━━ INPUT ROWS

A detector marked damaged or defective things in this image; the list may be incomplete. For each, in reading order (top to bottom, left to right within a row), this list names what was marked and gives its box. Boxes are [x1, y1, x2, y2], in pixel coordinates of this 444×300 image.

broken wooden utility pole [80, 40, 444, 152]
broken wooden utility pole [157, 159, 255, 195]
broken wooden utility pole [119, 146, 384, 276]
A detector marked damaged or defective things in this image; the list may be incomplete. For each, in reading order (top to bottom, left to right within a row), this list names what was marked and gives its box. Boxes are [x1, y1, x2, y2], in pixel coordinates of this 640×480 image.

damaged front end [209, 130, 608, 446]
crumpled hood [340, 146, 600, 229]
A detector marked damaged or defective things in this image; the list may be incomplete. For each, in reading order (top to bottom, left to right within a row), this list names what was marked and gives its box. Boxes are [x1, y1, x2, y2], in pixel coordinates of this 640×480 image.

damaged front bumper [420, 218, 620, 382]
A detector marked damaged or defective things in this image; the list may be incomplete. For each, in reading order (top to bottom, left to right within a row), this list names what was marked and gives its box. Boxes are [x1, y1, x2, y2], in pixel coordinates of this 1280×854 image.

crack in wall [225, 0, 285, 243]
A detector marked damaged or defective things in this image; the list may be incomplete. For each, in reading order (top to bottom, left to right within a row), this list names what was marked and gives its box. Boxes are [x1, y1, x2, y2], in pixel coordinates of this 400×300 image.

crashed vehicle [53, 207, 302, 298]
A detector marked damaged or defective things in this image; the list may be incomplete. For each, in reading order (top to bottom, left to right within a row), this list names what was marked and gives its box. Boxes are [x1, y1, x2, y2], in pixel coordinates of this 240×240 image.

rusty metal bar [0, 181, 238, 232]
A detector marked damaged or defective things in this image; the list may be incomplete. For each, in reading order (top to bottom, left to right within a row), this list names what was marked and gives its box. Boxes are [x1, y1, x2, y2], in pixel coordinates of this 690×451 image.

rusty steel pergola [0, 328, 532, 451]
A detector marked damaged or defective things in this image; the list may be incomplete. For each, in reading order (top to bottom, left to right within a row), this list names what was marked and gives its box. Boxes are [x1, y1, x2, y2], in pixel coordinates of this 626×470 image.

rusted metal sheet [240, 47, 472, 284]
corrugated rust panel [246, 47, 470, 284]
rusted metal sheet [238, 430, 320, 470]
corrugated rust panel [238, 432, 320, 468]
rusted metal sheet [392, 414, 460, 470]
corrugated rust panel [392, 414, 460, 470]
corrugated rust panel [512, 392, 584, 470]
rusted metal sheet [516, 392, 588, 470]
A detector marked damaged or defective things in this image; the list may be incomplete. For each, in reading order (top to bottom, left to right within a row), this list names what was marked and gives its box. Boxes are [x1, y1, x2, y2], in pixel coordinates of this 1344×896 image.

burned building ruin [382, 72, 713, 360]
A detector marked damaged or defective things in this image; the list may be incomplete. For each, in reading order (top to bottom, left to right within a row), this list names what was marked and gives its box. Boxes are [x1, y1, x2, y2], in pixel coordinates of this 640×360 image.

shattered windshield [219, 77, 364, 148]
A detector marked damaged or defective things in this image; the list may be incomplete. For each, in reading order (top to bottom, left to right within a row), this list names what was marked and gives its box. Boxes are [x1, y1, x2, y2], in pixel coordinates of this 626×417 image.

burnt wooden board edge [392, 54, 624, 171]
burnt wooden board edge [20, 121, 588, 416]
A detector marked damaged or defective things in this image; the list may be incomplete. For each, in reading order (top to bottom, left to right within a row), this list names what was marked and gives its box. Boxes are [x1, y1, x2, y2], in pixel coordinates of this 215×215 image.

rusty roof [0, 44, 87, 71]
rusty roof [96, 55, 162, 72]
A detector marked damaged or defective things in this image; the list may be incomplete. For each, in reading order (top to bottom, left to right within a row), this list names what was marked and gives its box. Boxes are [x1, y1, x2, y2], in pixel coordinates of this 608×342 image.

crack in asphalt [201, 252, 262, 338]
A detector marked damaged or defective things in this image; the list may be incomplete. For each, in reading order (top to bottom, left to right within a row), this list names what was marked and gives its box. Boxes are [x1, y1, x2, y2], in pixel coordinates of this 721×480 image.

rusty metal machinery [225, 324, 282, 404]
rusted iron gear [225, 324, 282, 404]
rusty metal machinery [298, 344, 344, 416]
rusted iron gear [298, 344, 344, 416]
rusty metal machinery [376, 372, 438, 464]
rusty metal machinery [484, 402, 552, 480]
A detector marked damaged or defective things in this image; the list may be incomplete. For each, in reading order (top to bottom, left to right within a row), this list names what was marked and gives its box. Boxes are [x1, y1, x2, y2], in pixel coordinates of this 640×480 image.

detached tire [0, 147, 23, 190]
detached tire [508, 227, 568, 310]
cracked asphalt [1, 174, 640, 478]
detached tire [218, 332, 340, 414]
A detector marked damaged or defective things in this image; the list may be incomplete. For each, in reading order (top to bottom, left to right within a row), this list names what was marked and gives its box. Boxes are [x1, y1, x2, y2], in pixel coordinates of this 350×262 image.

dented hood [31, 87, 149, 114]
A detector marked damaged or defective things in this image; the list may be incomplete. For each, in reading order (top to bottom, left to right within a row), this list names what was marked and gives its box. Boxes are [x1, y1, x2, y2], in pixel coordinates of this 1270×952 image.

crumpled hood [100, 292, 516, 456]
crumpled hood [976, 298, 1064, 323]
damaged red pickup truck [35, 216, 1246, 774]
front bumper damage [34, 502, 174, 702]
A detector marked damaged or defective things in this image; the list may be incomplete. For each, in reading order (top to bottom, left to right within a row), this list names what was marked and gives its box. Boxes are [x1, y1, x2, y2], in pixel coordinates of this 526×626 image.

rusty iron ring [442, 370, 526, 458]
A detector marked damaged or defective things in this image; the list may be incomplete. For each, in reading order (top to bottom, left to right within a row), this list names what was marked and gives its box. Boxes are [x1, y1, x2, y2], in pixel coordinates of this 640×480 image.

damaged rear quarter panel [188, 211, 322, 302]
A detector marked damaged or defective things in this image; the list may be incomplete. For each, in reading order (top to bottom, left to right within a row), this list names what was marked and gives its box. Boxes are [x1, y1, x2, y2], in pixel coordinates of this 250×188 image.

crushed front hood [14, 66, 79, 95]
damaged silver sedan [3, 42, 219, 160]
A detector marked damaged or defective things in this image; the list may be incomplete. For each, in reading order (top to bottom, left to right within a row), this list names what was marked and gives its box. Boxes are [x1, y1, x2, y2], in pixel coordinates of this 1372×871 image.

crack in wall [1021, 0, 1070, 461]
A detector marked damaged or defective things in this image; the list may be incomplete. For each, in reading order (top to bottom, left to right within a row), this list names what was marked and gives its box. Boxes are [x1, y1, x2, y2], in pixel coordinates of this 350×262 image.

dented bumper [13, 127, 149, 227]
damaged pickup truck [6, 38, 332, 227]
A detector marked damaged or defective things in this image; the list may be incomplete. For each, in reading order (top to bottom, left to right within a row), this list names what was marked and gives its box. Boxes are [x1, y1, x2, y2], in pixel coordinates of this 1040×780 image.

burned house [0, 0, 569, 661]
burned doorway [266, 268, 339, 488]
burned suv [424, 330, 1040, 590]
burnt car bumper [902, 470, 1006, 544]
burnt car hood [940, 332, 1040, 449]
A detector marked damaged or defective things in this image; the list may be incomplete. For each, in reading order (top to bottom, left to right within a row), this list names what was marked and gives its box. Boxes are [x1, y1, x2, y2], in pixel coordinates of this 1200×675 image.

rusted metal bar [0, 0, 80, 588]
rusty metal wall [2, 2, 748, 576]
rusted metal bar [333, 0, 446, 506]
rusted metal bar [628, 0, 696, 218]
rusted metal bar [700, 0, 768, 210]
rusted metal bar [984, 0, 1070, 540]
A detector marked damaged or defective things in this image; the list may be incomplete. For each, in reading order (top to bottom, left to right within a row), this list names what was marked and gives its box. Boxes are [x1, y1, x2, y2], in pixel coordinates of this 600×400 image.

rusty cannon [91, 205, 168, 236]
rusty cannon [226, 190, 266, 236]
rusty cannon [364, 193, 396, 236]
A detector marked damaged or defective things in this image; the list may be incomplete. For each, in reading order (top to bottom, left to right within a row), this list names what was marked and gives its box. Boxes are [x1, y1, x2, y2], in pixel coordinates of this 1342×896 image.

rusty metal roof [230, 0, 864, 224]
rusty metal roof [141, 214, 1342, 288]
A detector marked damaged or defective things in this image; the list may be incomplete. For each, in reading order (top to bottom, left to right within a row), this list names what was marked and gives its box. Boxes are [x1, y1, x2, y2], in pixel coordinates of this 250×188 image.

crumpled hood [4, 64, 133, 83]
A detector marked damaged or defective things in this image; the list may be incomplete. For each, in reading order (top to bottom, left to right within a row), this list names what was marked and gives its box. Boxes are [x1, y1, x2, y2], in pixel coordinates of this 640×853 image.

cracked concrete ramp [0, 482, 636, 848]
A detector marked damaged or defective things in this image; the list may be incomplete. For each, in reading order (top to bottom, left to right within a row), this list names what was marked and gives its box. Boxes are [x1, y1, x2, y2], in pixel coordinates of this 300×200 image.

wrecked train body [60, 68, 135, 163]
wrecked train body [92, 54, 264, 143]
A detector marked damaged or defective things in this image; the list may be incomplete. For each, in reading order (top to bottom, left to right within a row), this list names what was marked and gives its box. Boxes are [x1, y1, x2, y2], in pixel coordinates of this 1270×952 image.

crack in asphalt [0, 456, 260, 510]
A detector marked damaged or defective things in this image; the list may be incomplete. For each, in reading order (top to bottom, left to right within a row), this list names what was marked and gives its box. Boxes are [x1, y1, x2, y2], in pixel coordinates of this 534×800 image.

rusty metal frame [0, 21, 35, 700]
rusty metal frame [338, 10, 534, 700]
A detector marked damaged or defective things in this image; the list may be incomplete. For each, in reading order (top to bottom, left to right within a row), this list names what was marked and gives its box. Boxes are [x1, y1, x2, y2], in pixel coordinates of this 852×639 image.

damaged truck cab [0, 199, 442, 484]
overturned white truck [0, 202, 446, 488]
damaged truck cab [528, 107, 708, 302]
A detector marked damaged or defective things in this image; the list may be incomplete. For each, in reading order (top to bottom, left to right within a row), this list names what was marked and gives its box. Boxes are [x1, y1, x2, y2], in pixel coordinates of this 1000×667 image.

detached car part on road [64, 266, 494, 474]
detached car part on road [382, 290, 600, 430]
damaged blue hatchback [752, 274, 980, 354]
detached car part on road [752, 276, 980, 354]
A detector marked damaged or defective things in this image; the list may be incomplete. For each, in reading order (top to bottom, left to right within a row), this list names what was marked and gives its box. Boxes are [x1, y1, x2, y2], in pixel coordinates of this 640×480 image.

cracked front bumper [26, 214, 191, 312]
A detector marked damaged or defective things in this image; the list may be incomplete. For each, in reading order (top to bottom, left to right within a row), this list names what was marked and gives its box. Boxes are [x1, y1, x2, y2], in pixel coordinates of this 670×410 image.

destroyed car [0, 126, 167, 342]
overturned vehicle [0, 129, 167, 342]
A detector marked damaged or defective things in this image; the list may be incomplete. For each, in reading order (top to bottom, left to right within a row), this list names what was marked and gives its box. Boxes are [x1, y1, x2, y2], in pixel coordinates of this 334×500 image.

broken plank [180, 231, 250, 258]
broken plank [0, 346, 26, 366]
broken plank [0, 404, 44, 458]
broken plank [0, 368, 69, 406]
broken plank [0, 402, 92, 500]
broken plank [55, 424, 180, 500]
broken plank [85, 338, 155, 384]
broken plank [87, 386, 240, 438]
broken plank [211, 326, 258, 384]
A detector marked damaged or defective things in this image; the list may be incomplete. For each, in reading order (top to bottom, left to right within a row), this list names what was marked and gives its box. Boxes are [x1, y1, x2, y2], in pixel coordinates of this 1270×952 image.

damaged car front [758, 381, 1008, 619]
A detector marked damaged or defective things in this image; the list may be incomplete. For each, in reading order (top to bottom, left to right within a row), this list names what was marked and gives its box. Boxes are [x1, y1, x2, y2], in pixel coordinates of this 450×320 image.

━━━━

→ **PROMPT**
Copy out the records word for word, from the line with "this 626×470 image." to the line with "corrugated rust panel [238, 432, 320, 468]", including both of those lines.

→ **OUTPUT OF THE EXERCISE**
A detector marked damaged or defective things in this image; the list may be incomplete. For each, in reading order (top to bottom, left to right within a row), this list names what was marked and gives its box. Boxes are [x1, y1, x2, y2], in pixel coordinates of this 626×470 image.

rusted metal sheet [240, 47, 472, 284]
corrugated rust panel [246, 47, 470, 284]
rusted metal sheet [238, 430, 320, 470]
corrugated rust panel [238, 432, 320, 468]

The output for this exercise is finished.